■ Exercise aim ■
In the records below, find the line holding "Justin Timberlake - The" and the line holding "Buy cheap St52". Set down both, with every line between them, exactly.

■ Data extract ■
--*--
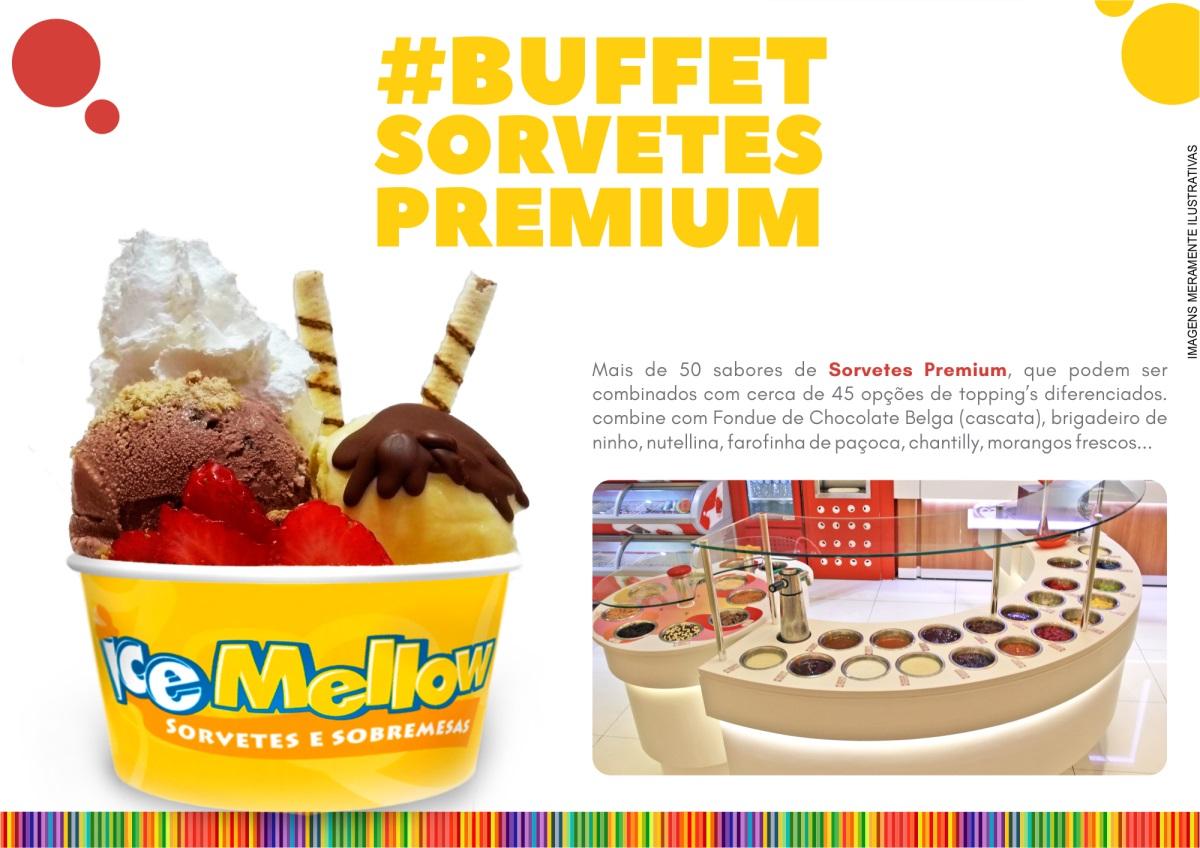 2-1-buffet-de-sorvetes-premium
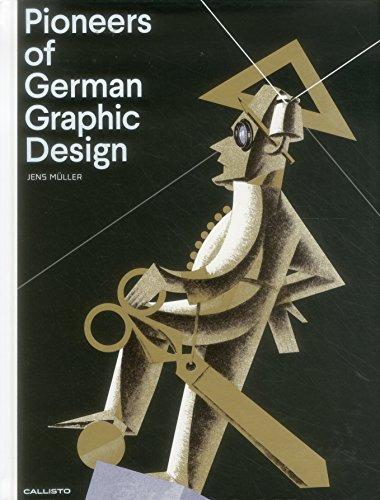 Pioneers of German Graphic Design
--*--
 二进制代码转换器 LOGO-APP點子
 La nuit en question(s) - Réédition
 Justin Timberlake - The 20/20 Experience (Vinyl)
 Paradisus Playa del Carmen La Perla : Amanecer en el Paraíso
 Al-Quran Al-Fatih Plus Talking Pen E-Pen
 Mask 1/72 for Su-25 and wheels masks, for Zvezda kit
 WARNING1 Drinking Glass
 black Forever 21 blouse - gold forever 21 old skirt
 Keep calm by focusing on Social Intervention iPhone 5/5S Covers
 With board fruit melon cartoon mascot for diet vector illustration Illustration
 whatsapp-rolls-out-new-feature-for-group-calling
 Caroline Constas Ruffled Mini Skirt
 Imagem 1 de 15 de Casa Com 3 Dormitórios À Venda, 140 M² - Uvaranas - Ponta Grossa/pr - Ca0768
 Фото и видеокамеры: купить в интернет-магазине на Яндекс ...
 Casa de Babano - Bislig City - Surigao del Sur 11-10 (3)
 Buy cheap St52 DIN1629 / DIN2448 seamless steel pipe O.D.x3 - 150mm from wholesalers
--*--
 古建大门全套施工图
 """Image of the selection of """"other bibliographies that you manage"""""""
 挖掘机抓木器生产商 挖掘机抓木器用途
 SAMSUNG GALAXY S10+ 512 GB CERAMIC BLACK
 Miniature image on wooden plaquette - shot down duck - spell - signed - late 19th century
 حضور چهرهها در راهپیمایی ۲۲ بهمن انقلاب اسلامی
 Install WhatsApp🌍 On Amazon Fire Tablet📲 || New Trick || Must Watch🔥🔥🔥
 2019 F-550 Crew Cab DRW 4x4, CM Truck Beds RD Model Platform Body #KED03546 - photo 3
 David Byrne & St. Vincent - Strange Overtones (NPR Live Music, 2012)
--*--
■ Answer for the task ■
 Justin Timberlake - The 20/20 Experience (Vinyl)
 Paradisus Playa del Carmen La Perla : Amanecer en el Paraíso
 Al-Quran Al-Fatih Plus Talking Pen E-Pen
 Mask 1/72 for Su-25 and wheels masks, for Zvezda kit
 WARNING1 Drinking Glass
 black Forever 21 blouse - gold forever 21 old skirt
 Keep calm by focusing on Social Intervention iPhone 5/5S Covers
 With board fruit melon cartoon mascot for diet vector illustration Illustration
 whatsapp-rolls-out-new-feature-for-group-calling
 Caroline Constas Ruffled Mini Skirt
 Imagem 1 de 15 de Casa Com 3 Dormitórios À Venda, 140 M² - Uvaranas - Ponta Grossa/pr - Ca0768
 Фото и видеокамеры: купить в интернет-магазине на Яндекс ...
 Casa de Babano - Bislig City - Surigao del Sur 11-10 (3)
 Buy cheap St52 DIN1629 / DIN2448 seamless steel pipe O.D.x3 - 150mm from wholesalers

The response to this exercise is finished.